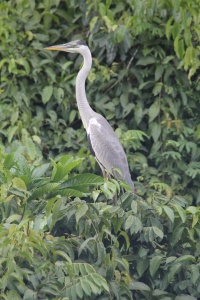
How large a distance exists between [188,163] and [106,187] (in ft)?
8.50

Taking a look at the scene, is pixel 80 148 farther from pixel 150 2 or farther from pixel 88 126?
pixel 150 2

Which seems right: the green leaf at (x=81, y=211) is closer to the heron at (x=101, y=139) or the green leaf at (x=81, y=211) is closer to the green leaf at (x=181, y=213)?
the green leaf at (x=181, y=213)

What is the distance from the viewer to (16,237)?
3.53 meters

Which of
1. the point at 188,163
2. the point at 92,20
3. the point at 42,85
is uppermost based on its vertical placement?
the point at 92,20

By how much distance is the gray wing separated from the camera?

* _Task goal_
Please retype every one of the records above exactly, leaving out the pictures.

* _Complete output_
How large a distance exists between [188,163] and [106,187] (in ft)?
8.50

Taking a look at the scene, is pixel 80 148 farther from pixel 150 2 or farther from pixel 88 126?
pixel 150 2

Which seems right: the green leaf at (x=81, y=211) is closer to the heron at (x=101, y=139) or the green leaf at (x=81, y=211) is closer to the green leaf at (x=181, y=213)?
the green leaf at (x=181, y=213)

What is the distance from the viewer to (16,237)?
3.53 meters

Which of
1. the point at 188,163
2. the point at 92,20
3. the point at 42,85
is uppermost based on its vertical placement?
the point at 92,20

By how much distance is the gray wing separated from the camera?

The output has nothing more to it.